Above, we saw the core functionality for how one can perform ablations. In that functionality, one passes usually one sequence at a time with a fixed coordinate to ablate out. However, sometimes one would like to ablate out many locations on the same example individually and observe the effect that removing each span has. The ablate_annotations function allows you to do that by passing in a set of annotations in the form of (example_idx, start, end) coordinates. This format is similar to the variant effect prediction format and allows for any number of annotations to be ablated for each example. Each coordinate will then be ablated independently of the other annotations, and the result will be the model predictions before and after the ablation is performed.

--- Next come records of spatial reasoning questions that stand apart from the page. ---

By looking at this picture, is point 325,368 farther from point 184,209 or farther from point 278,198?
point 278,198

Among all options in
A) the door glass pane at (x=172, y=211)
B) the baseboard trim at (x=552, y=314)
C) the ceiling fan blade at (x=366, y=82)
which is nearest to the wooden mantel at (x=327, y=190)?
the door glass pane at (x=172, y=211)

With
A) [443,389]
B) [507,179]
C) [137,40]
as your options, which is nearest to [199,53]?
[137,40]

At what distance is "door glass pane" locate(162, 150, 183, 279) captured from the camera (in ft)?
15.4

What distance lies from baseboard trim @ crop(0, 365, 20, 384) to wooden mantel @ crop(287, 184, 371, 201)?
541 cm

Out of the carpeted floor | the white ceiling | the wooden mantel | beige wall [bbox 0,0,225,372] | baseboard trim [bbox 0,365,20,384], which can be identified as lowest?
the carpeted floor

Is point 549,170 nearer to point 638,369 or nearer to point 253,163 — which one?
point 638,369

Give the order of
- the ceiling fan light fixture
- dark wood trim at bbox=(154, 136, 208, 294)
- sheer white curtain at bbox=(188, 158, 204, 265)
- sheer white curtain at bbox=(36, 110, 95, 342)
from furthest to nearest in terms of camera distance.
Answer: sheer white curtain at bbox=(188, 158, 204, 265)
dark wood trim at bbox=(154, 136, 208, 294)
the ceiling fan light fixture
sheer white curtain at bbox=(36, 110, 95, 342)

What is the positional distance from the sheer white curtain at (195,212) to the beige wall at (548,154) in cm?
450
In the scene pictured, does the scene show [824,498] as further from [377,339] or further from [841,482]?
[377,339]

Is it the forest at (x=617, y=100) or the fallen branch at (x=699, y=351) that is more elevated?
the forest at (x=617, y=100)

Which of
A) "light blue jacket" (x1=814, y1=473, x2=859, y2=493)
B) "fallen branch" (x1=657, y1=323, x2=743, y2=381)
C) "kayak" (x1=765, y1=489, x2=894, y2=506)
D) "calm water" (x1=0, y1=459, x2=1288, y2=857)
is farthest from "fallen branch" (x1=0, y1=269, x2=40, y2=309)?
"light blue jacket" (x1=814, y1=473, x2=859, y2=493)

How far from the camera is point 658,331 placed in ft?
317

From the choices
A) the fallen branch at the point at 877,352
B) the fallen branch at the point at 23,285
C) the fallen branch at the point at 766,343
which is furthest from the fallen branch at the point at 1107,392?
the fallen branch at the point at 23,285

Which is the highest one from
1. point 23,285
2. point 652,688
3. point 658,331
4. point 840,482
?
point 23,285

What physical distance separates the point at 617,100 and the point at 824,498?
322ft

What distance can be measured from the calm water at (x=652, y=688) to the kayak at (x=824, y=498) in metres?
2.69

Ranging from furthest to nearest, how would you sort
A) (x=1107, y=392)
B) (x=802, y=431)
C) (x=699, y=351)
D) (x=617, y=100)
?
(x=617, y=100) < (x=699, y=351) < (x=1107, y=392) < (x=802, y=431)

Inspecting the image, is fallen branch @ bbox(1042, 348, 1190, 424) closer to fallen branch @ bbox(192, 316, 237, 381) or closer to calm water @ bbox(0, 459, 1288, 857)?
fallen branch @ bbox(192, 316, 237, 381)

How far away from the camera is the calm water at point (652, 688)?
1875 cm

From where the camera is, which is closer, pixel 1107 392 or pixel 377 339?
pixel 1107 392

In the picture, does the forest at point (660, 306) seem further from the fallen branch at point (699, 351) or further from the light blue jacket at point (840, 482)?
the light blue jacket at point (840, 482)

Let’s start by getting some annotations for a sequence. An easy way to do this (and usually the way you will do this in practice) is to call seqlets on attributions.

[9]:
from tangermeme.ersatz import multisubstitute
from tangermeme.deep_lift_shap import deep_lift_shap
from tangermeme.plot import plot_logo
from tangermeme.seqlet import recursive_seqlets

X = random_one_hot((1, 4, 2000), random_state=0).type(torch.float32)
X = multisubstitute(X, ["GTGACTCATC", "GTGACTCATC", "ACTTCCGCG"], [25, 25])

X_attr = deep_lift_shap(model, X, device='cpu', n_shuffles=20, target=57, random_state=0)
seqlets = recursive_seqlets(X_attr.sum(dim=1), additional_flanks=5)

plt.figure(figsize=(12, 2))
ax = plt.subplot(111)
plot_logo(X_attr[0], ax=ax, start=925, end=1100, annotations=seqlets, score_key='attribution')
plt.ylim(-0.025, 0.25)

plt.xlabel("Genomic Coordinate")
plt.ylabel("Attribution")
plt.title("DeepLIFT/SHAP")
plt.show()
../_images/tutorials_Tutorial_B2_Ablation_17_0.png

Without needing to even know the identity of these binding sites (so no need to run TOMTOM to map the sequence to a motif database), we can calculate the ablation effect by simply iterating over each seqlet, scrambling the sequence within, and returning the model predictions before and after making the scramble.

[10]:
from tangermeme.ablate import ablate_annotations

annotations = seqlets[['example_idx', 'start', 'end']].values

y_before, y_after = ablate_annotations(model, X, annotations)
y_before.shape, y_after.shape
[10]:
(torch.Size([5, 1, 2002]), torch.Size([5, 1, 20, 2002]))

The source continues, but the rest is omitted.